Still, we'll always have TikTok.
Cronyvirus and coronamillions update
Tory peer Baroness Michelle Mone won't believe everything she reads or thinks, no doubt.
The Financial Times obtained legal documents regarding the Government's court case against PPE Medpro, which show that "PPE Medpro tried to sell the UK medical equipment with a safety report purportedly provided by a company that has denied authoring the document, the government has alleged in a £133 million lawsuit against the scandal-riven medical supplies group".
PPE Medpro also provided a test report from accreditation company Intertek, who denied issuing the document.

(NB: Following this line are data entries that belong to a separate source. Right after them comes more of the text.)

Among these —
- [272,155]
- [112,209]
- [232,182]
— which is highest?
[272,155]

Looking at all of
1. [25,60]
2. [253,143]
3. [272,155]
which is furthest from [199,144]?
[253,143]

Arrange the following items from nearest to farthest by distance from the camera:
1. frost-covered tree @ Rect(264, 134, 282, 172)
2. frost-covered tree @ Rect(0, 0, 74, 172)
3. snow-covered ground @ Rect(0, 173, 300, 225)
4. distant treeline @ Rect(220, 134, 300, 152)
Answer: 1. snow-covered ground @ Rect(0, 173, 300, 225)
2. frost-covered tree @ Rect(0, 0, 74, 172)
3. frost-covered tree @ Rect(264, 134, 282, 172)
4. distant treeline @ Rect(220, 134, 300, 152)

The Department For Health But Social Care also alleges that PPE Medpro "provided 72 lots of gowns stamped with a CE mark (which verifies that a product has been assessed by an accredited body: a legal requirement for products that need to be “sterile”. However, PPE Medpro did not include a number indicating which body had performed the accreditation."

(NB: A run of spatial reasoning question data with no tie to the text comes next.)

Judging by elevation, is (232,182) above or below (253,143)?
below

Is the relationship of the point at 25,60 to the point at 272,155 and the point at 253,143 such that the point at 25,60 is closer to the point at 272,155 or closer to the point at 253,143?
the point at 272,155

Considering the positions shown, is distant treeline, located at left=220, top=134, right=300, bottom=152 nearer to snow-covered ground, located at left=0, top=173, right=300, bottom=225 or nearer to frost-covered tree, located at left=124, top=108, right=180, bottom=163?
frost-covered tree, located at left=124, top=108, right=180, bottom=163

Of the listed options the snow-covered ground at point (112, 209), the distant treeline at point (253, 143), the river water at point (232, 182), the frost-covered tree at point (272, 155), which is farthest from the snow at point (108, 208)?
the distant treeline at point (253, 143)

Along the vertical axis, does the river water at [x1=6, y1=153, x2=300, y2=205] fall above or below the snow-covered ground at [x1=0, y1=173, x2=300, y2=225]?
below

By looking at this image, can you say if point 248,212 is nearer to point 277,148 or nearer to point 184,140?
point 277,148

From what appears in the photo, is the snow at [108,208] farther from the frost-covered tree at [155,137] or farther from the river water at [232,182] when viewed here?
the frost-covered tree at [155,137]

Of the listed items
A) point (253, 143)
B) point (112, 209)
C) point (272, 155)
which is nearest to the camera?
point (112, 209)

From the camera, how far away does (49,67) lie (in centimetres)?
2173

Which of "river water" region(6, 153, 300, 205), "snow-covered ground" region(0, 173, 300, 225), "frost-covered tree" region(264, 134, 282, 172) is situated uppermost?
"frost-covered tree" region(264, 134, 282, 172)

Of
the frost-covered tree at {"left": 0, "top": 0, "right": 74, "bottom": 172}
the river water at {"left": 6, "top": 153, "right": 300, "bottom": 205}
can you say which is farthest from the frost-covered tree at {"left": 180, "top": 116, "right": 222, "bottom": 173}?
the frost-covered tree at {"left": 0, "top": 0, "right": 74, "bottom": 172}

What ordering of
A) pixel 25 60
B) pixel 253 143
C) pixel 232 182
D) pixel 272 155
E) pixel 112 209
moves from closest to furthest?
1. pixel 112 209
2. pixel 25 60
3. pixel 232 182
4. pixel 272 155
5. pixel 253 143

Recommended and required reading
This BMJ comment piece, on how the NHS crisis shows the self-sacrifice of staff can no longer prop up the system, points out that the emergency care crisis in the NHS was the subject of serious warnings back in 2013.
Blog by Simon Wren-Lewis on NHS and real wage decline: why are we only now talking about trends that began over a decade ago?
The Boris Johnson Fanzine is at its very worst in this dreadful article about cardiac risk from Covid19 vaccines, based almost wholly on the notorious guesswork of notorious idiot Dr Aseem Malhotra.